936 S.W.2d 488, 1996 WL 741794
CourtCourt of Appeals of Texas
DecidedJanuary 29, 1997
Docket07-96-0017-CV
StatusPublished
Cited by13 cases

This text of 936 S.W.2d 488 (Trevino v. Kent County) is published on Counsel Stack Legal Research, covering Court of Appeals of Texas primary law. Counsel Stack provides free access to over 12 million legal documents including statutes, case law, regulations, and constitutions.

Bluebook
Trevino v. Kent County, 936 S.W.2d 488, 1996 WL 741794 (Tex. Ct. App. 1997).

Opinion

QUINN, Justice.

Sylvia A and Oscar Trevino, individually and as next friends of Oscar J. Trevino, Neil Lee Trevino, and Stephanie Ann Trevino (the Trevinos) appealed from a final judgment denying them all recovery against Kent County, Texas, d/b/a Kent County Nursing Home (Kent County). Seven points of error were assigned as basis for reversal. Through the first four, the Trevinos asked whether the court erred in 1) denying their motions for directed verdict or for judgment notwithstanding verdict, 2) submitting the cause to the jury, and 3) denying them damages. In the last three, they asked whether the evidence was factually insufficient to support the verdict and resulting judgment. We answer no to each question and affirm.

Points of Error One, Two, Three, and Four

Points one and two involve the trial court’s refusal to grant the Trevinos a directed verdict or to enter a judgment notwithstanding verdict. Specifically, they believed that they proved, “as a matter of law” 1) that Sylvia Trevino sustained an injury during the course and scope of her employment as housekeeper at the Kent County Nursing Home, 2) that having occurred during the course of employment, the injury was com-pensable, 3) that Sylvia was terminated from her job as housekeeper because she filed a worker’s compensation claim in good faith, and 4) that she was damaged as a result of her wrongful termination. Point three involved the allegation that the court erred in submitting the case to the jury since Kent County raised no evidence creating material issues of fact. And, point four encompasses *490 the allegation that Sylvia Trevino should have been awarded damages and attorney’s fees due to her wrongful termination.
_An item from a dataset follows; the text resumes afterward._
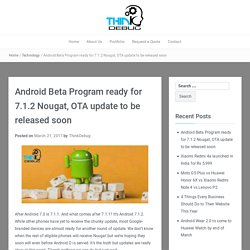 Android Beta Program ready for 7.1.2 Nougat, OTA update to be released soon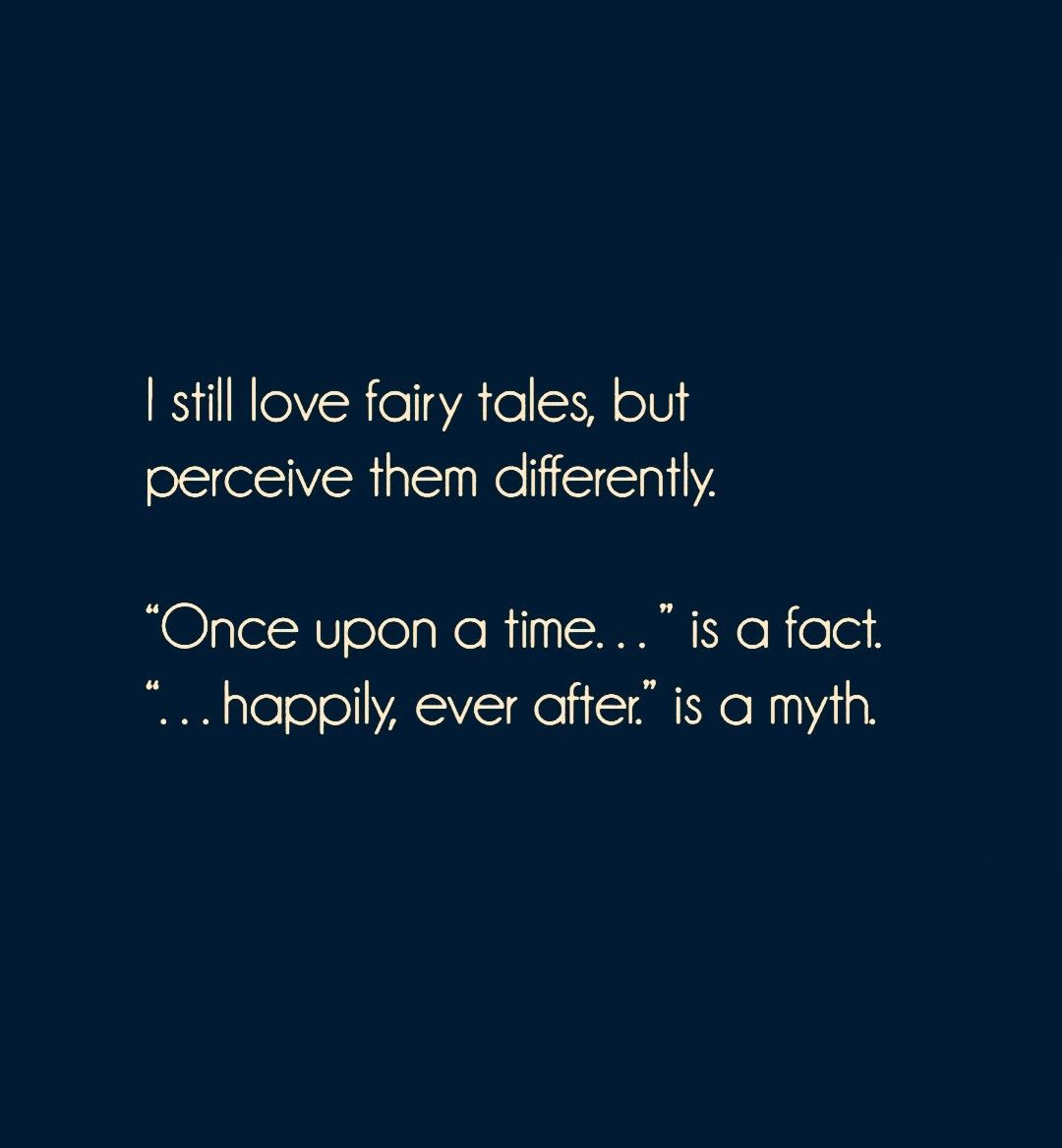 Once Upon A Time Is A Fact Happily Ever After Is A Myth Words Quotes Words Happily Ever After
We overrule each.

' a. Background,

The record revealed that the court submitted three issues to the jury. The first asked the jurors to determine whether Sylvia “receive[d] an injury on or about May 11, 1994, in the course of her employment with” Kent County. The second wanted them to decide whether Kent County “discharged or in any other manner discriminated against ... [her] because ... [she] filed a workers’ compensation claim in good faith.” The third and final issue involved the amount of damages, if any, which she would be entitled, assuming either or both questions one or two were answered in the affirmative. In response to issues one and two, the jury replied “No.” Given that, it never answered question three.

b. Standard of Review

As urged by the Trevinos, and when the appellant endeavors to overcome an adverse fact finding “as a matter of law,” we may reverse only if we determine that no evidence exists which supports the jury’s finding and that the converse of that finding was established as a matter of law. Sterner v. Marathon Oil Co., 767 S.W.2d 686, 690 (Tex.1989). Yet, with this principle go several others of equal import. ■

For instance, one cannot forget that the testimony of an interested witness, such as a party, simply raises fact issues which the jury must decide. Estate of Morris, 577 S.W.2d 748, 753 (Tex.Civ.App.—Amarillo 1979, writ ref'd n.r.e.); Prince v. North State Bank, 484 S.W.2d 405, 409-10 (Tex.Civ.App.—Amarillo 1972, writ ref'd n.r.e.); Mackey v. Gulf Ins. Co., 443 S.W.2d 911, 913 (Tex.Civ.App.—Amarillo 1969, no writ). And, because of this, the trial court is generally precluded from entering a directed verdict, or judgment notwithstanding verdict, upon such testimony. Washington v. Reliable Life Ins. Co., 581 S.W.2d 153, 158-59 (Tex.1979): Collora v. Navarro, 574 S.W.2d 65, 69 (Tex.1978); see CPS Int’l, Inc. v. Harris & Westmoreland, 784 S.W.2d 538, 542 (Tex.App.—Texarkana 1990, no writ) (extending the rule to motions for judgment notwithstanding verdict). Yet, this is not so if the testimony imparted by the interested witness is “clear, direct, ... positive, ... free from internal inconsistencies or contradictions, ... uncontradicted by other testimony .or circumstances” and free of indicia which would render it reasonably suspect. Washington v. Reliable Life Ins. Co., 581 S.W.2d at 159, quoting Collora v. Navarro, swpra. If the latter circumstance arises, then the trial court may base a directed verdict upon the testimony. We now turn to applying these rules to the case at hand.

c. Discussion

1. That the Injury Occurred During the Course of Employment

As the initial witness, Sylvia stated that while working as a housekeeper at the Kent County Nursing Home on May 11, 1994, she attempted to place a water bottle atop a drinking fountain. In lifting the object, without the help of others, from the floor to a nearby table she allegedly heard and felt her back “pop.” When asked at trial if she experienced any pain, her reply ventured from “[w]ell, at that time it just popped and that’s about it” to “some pain at the time.” However, several months earlier, that is, in April of 1995, she apparently told her doctor that she “had immediate onset of back pain at that time with radiation to the hip ” for that was what he wrote in his report. (Emphasis added). She further testified that despite experiencing the “pop,” she removed the bottle from the table and affixed it to the fountain, again without the help of anyone!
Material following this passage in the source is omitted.